[Records from a dataset]
┌──

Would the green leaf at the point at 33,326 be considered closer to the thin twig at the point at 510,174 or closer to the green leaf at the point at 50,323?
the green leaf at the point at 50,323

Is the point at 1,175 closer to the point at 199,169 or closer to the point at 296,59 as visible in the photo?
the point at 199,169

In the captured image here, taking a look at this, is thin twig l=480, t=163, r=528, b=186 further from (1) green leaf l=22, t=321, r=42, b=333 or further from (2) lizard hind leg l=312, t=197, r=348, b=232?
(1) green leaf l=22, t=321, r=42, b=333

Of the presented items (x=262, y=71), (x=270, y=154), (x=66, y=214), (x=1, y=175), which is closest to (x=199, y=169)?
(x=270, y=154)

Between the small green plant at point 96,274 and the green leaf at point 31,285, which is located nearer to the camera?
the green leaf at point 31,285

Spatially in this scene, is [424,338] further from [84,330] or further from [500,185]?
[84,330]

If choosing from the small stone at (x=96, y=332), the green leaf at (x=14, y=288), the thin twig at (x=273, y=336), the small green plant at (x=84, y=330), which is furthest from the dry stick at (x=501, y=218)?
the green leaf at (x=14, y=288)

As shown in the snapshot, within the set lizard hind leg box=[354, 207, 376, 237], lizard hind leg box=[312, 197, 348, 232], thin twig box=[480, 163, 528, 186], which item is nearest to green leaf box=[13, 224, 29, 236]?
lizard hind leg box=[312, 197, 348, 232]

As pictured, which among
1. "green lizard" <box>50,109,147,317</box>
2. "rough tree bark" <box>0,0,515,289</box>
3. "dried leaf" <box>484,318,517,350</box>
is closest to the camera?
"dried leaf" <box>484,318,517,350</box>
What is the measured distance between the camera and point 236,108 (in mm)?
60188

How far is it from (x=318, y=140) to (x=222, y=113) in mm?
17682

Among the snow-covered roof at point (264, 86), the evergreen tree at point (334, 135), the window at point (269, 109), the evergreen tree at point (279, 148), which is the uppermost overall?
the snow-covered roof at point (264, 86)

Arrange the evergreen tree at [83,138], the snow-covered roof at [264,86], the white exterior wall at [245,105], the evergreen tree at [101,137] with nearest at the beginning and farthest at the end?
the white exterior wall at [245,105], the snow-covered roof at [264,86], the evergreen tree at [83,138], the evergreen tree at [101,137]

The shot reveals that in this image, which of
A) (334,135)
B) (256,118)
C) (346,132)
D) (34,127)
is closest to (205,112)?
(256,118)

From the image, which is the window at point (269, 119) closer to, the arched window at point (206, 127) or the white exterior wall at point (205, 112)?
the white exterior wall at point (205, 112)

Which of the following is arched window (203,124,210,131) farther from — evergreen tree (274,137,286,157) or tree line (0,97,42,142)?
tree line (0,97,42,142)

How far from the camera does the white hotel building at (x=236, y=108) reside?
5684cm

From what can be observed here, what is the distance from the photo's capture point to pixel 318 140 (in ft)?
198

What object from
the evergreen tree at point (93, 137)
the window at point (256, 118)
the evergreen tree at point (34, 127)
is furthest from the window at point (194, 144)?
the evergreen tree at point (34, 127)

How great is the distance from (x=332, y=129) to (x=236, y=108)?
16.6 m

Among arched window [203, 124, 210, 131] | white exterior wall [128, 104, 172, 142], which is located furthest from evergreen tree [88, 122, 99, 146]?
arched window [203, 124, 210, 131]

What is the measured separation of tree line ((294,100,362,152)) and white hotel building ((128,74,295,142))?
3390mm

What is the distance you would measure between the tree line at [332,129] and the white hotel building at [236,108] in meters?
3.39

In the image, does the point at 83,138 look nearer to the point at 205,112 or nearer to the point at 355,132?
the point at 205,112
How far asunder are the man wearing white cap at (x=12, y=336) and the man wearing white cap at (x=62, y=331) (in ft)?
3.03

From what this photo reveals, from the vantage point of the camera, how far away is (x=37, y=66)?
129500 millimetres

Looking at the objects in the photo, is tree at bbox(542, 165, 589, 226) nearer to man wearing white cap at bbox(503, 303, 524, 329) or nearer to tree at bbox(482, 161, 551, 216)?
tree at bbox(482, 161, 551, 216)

└──

#### WHAT YOU ARE ASKED TO DO
Copy out every line of the data above without changing anything.

#### REPLY TO THE EXERCISE
Would the green leaf at the point at 33,326 be considered closer to the thin twig at the point at 510,174 or closer to the green leaf at the point at 50,323?
the green leaf at the point at 50,323

Is the point at 1,175 closer to the point at 199,169 or closer to the point at 296,59 as visible in the photo?
the point at 199,169

In the captured image here, taking a look at this, is thin twig l=480, t=163, r=528, b=186 further from (1) green leaf l=22, t=321, r=42, b=333 or further from (2) lizard hind leg l=312, t=197, r=348, b=232?
(1) green leaf l=22, t=321, r=42, b=333

Of the presented items (x=262, y=71), (x=270, y=154), (x=66, y=214), (x=1, y=175), which is closest to (x=199, y=169)?
(x=270, y=154)

Between the small green plant at point 96,274 and the green leaf at point 31,285, which is located nearer to the camera?
the green leaf at point 31,285

Spatially in this scene, is [424,338] further from [84,330] or further from [500,185]?
[84,330]

If choosing from the small stone at (x=96, y=332), the green leaf at (x=14, y=288), the thin twig at (x=273, y=336), the small green plant at (x=84, y=330), which is furthest from the dry stick at (x=501, y=218)?
the green leaf at (x=14, y=288)

As shown in the snapshot, within the set lizard hind leg box=[354, 207, 376, 237], lizard hind leg box=[312, 197, 348, 232], thin twig box=[480, 163, 528, 186], which item is nearest to green leaf box=[13, 224, 29, 236]?
lizard hind leg box=[312, 197, 348, 232]

As pictured, which among
1. "green lizard" <box>50,109,147,317</box>
2. "rough tree bark" <box>0,0,515,289</box>
3. "dried leaf" <box>484,318,517,350</box>
is closest to the camera?
"dried leaf" <box>484,318,517,350</box>
What is the measured distance between the camera and point 236,108 (in mm)?
60188

How far is it from (x=318, y=140) to (x=222, y=113) in mm?
17682

Among the snow-covered roof at point (264, 86), the evergreen tree at point (334, 135), the window at point (269, 109), the evergreen tree at point (279, 148), which is the uppermost overall?
the snow-covered roof at point (264, 86)

Arrange the evergreen tree at [83,138], the snow-covered roof at [264,86], the white exterior wall at [245,105], the evergreen tree at [101,137] with nearest at the beginning and farthest at the end?
the white exterior wall at [245,105], the snow-covered roof at [264,86], the evergreen tree at [83,138], the evergreen tree at [101,137]

The shot reveals that in this image, which of
A) (334,135)
B) (256,118)
C) (346,132)
D) (34,127)
is closest to (205,112)?
(256,118)

From the image, which is the window at point (269, 119) closer to, the arched window at point (206, 127) or the white exterior wall at point (205, 112)?
the white exterior wall at point (205, 112)

Which of the following is arched window (203,124,210,131) farther from — evergreen tree (274,137,286,157) or tree line (0,97,42,142)?
tree line (0,97,42,142)

How far from the camera does the white hotel building at (x=236, y=108) reside?
5684cm

From what can be observed here, what is the distance from the photo's capture point to pixel 318 140 (in ft)?
198

What object from
the evergreen tree at point (93, 137)
the window at point (256, 118)
the evergreen tree at point (34, 127)
is furthest from the window at point (194, 144)?
the evergreen tree at point (34, 127)

How great is the distance from (x=332, y=129) to (x=236, y=108)?
16.6 m

Among arched window [203, 124, 210, 131] | white exterior wall [128, 104, 172, 142], which is located furthest from evergreen tree [88, 122, 99, 146]?
arched window [203, 124, 210, 131]

What is the measured separation of tree line ((294,100,362,152)) and white hotel building ((128,74,295,142))?
3390mm

What is the distance you would measure between the tree line at [332,129] and the white hotel building at [236,108] in meters?
3.39

In the image, does the point at 83,138 look nearer to the point at 205,112 or nearer to the point at 355,132?
the point at 205,112
How far asunder are the man wearing white cap at (x=12, y=336) and the man wearing white cap at (x=62, y=331) (in ft)?
3.03

From what this photo reveals, from the vantage point of the camera, how far away is (x=37, y=66)?
129500 millimetres

Looking at the objects in the photo, is tree at bbox(542, 165, 589, 226) nearer to man wearing white cap at bbox(503, 303, 524, 329) or nearer to tree at bbox(482, 161, 551, 216)?
tree at bbox(482, 161, 551, 216)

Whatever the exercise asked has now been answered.